This class will introduce students to the practice of ethnographic field work, or participant observation research. Students will read works on the practice of ethnography and actual ethnographic studies to acquire exposure to a variety of theoretical approaches, empirical topics, and debates. Students will also conduct several weeks of ethnographic research, produce field notes, and write a short final paper based on their research. Each week we will discuss the field notes, which students will have exchanged before each session. The class should appeal to students interested in both the social sciences and the humanities, in part because it concerns the study of and reflection upon the human condition in live situations, and in part because the main theoretical approaches to the practice are rooted in deeper philosophical traditions. So, while becoming familiar with ethnographic theory students will be introduced to philosophical strains such as semiotics, existentialism, pragmatism, and phenomenology.

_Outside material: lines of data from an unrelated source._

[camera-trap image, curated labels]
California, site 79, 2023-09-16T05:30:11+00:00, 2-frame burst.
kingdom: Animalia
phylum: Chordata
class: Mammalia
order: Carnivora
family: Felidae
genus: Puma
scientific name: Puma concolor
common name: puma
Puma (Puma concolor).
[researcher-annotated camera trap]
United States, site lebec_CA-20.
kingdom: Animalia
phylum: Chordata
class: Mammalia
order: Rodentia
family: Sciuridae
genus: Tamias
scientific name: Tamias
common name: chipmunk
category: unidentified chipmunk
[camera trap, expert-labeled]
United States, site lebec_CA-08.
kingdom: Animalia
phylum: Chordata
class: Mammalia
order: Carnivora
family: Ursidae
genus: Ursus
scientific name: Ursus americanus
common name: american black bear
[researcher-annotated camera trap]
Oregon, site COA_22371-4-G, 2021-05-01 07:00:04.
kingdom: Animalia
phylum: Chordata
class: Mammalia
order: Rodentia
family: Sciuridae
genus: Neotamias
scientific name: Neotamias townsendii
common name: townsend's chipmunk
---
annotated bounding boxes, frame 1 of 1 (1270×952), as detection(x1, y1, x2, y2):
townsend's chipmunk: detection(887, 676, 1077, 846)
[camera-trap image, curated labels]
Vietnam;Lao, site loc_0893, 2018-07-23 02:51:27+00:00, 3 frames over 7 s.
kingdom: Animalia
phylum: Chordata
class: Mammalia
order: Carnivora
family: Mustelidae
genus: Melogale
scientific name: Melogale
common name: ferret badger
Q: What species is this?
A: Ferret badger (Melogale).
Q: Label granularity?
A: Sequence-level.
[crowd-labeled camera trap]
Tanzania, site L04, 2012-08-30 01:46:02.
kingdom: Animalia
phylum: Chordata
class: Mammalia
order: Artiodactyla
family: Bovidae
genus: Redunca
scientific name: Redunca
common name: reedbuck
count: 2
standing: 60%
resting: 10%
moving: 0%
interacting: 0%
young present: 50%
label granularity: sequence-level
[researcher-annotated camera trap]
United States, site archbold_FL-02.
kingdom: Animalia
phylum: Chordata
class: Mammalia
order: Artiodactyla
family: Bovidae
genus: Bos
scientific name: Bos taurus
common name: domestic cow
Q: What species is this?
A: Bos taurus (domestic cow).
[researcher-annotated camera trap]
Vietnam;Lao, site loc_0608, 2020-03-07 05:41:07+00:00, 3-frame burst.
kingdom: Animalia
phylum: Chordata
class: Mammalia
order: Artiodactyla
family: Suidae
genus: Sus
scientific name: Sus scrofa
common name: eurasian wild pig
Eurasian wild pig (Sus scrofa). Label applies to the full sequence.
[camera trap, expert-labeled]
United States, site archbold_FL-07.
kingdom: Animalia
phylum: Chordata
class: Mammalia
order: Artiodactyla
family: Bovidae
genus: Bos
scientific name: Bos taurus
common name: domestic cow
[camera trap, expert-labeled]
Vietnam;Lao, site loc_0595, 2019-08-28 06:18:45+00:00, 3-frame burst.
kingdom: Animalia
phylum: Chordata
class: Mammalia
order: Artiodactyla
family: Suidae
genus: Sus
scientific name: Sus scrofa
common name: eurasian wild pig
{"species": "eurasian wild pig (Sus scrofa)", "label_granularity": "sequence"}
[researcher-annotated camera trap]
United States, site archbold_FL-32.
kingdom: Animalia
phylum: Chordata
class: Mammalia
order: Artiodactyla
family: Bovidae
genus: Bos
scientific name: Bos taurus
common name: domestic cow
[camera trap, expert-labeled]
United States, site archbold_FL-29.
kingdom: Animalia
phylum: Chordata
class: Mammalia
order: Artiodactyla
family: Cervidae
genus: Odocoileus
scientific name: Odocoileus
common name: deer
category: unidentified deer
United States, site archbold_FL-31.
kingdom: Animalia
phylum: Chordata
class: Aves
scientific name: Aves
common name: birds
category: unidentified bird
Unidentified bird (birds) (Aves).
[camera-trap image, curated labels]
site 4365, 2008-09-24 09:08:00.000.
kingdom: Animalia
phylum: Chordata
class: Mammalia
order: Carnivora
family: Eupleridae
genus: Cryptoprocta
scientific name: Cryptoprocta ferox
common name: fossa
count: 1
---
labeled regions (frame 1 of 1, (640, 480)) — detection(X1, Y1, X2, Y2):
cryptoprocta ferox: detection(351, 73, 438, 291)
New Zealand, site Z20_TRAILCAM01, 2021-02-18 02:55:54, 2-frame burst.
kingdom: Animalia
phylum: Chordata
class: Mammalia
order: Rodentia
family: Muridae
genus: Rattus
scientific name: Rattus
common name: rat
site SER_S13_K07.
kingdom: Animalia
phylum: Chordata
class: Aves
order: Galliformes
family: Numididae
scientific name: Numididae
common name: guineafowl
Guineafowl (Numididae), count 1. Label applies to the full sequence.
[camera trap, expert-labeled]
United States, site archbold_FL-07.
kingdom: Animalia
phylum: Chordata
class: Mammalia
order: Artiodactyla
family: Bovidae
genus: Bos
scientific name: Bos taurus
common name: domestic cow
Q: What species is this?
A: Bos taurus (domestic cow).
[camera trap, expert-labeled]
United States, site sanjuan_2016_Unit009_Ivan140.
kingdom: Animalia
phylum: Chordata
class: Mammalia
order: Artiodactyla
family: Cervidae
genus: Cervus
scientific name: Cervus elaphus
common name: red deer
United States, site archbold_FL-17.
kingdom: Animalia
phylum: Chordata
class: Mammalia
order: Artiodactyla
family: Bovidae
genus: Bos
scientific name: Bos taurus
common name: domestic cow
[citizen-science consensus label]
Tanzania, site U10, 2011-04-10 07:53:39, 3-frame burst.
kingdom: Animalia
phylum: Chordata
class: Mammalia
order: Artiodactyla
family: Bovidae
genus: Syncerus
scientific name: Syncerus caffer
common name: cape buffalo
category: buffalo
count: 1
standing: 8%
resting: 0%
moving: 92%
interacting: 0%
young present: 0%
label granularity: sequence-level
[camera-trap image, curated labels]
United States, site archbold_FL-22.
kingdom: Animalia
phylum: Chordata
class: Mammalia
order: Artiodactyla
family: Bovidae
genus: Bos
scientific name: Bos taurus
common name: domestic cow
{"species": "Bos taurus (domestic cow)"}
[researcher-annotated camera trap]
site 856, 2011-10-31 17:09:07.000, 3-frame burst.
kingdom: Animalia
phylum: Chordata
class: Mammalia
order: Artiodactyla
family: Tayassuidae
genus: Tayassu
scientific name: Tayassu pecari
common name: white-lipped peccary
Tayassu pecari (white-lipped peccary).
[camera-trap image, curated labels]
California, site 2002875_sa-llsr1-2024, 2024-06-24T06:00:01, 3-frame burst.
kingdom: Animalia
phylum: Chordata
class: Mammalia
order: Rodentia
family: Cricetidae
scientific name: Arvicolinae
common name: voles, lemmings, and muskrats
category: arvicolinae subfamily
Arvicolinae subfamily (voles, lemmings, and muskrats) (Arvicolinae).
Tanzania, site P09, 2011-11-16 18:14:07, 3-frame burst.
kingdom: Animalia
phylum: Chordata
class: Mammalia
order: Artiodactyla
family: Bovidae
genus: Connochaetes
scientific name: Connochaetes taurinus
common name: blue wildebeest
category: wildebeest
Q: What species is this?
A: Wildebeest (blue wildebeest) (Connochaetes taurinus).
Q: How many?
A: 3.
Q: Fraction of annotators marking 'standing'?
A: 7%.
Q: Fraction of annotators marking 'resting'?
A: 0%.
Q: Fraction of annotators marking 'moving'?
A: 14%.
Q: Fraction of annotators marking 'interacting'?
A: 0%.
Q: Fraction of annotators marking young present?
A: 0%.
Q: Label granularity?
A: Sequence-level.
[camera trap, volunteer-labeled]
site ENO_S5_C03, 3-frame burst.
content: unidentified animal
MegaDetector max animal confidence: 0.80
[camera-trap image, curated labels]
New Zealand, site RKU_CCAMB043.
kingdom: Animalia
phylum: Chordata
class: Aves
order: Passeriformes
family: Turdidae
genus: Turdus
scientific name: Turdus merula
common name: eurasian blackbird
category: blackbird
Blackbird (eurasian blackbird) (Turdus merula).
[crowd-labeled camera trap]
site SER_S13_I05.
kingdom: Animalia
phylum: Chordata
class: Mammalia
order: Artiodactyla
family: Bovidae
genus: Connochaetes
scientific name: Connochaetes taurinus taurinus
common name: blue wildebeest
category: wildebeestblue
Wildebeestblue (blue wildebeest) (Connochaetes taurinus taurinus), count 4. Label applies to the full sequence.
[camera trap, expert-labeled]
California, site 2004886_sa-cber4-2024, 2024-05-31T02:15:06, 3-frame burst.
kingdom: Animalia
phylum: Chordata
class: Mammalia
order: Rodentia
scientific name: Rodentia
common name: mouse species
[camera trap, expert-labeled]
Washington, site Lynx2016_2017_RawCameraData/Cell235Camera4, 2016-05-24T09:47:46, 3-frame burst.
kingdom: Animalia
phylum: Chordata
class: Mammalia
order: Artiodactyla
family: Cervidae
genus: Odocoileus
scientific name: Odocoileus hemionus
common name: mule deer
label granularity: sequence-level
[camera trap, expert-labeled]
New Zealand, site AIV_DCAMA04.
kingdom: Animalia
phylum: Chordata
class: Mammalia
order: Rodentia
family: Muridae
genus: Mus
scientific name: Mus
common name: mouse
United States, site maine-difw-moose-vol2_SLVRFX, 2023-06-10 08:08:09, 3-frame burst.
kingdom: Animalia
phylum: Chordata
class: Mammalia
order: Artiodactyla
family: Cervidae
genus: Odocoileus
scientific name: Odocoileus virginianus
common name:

This course fulfills the Social Science requirement
Omar M. McRoberts is currently an Associate Professor in the Department of Sociology and The College. McRoberts' scholarly and teaching interests include the sociology of religion, urban sociology, urban poverty, race, and collective action. His first book, Streets of Glory: Church and Community in a Black Urban Neighborhood is based on an ethnographic study of religious life in Four Corners: a poor, predominantly black neighborhood in Boston containing twenty-nine congregations. It explains the high concentration, wide variety, and ambiguous social impact of religious activity in the neighborhood. It won the 2005 Distinguished Book Award from the Society for the Scientific Study of Religion. McRoberts currently is conducting a study of black religious responses to, and influences on, social welfare policy since the New Deal, culminating with George W. Bush's Office of Faith Based and Community Initiatives. He is also initiating an ethnographic project on cultures of death and dying among black congregations in low-income urban contexts.